Nous venons de vous exposer la supercherie Francophone en Français. Nous avons tenu à dissocier la langue et la culture française de la francophonie qui n’est qu’un prolongement de la stratégie coloniale destinée à l'exploitation de nos matières premières, l'occupation militaire de nos territoires, la formation d'une élite politique aux ordres de l'Elysée, et l'abrutissement de nos peuples.
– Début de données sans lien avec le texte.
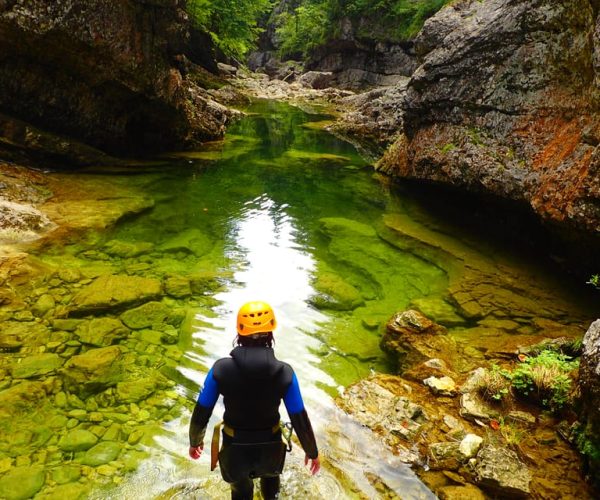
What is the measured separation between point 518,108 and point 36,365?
11.2 meters

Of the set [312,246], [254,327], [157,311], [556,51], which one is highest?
[556,51]

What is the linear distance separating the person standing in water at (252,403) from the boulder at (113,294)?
4.01m

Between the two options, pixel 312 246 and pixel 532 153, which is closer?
pixel 532 153

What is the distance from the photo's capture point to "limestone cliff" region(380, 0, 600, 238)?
8156mm

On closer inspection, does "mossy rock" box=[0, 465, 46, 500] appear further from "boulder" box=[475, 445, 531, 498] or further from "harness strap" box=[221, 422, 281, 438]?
"boulder" box=[475, 445, 531, 498]

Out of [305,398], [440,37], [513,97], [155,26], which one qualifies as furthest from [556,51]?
[155,26]

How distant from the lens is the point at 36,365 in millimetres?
5465

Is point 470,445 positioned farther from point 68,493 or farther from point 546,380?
point 68,493

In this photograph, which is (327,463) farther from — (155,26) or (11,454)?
(155,26)

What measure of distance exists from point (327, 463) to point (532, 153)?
8478 millimetres

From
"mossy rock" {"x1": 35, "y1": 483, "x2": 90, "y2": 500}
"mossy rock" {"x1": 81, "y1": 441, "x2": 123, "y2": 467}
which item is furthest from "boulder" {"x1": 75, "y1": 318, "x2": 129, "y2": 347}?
"mossy rock" {"x1": 35, "y1": 483, "x2": 90, "y2": 500}

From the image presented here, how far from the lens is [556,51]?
368 inches

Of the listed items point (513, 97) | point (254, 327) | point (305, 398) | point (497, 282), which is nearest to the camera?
point (254, 327)

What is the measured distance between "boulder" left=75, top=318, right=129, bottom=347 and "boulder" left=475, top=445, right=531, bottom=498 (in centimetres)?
495
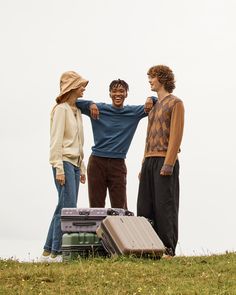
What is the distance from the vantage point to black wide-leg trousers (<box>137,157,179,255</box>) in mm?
10484

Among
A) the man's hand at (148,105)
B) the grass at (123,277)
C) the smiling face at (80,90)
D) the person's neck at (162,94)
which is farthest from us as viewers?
the man's hand at (148,105)

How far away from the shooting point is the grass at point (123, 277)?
761 cm

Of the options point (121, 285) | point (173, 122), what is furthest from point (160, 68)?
point (121, 285)

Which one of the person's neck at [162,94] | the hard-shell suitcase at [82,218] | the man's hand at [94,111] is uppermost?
the person's neck at [162,94]

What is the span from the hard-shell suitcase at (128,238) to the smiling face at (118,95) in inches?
84.2

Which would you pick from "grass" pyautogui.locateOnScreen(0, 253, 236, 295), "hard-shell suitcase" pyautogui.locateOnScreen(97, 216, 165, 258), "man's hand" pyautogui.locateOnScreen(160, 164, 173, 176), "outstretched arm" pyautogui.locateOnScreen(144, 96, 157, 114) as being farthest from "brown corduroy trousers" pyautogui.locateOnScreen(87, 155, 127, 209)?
"grass" pyautogui.locateOnScreen(0, 253, 236, 295)

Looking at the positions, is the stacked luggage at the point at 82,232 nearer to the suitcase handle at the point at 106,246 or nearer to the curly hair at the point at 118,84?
the suitcase handle at the point at 106,246

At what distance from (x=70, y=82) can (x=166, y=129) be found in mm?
1708

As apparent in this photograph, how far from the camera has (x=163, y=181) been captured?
10.5 meters

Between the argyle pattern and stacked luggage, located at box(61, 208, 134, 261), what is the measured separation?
1.18 metres

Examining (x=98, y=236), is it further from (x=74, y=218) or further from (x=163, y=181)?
(x=163, y=181)

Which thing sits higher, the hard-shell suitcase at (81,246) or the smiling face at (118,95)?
the smiling face at (118,95)

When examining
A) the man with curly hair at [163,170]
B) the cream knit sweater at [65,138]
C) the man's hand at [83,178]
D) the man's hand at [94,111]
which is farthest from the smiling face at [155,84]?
the man's hand at [83,178]

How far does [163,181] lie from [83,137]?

Ce combat ne s'exprimera ni en Sérère, ni en Bamoum, ni en Bété ni en lingala, mais en français car c'est une langue que nous pouvons tous comprendre, y compris nos amis du peuple de France dont nous avons besoin du soutien, car nous voulons toucher toutes les personnes solidaires de notre cause !
Il est regrettable de voir qu'un des réflexes les plus répandus est d'associer le français à la Francophonie et d'opposer à la langue française nos langues nationales ! Nous pouvons tout en conservant le français comme une langue vernaculaire, commerciale et politique, développer l'enseignement des langues nationales.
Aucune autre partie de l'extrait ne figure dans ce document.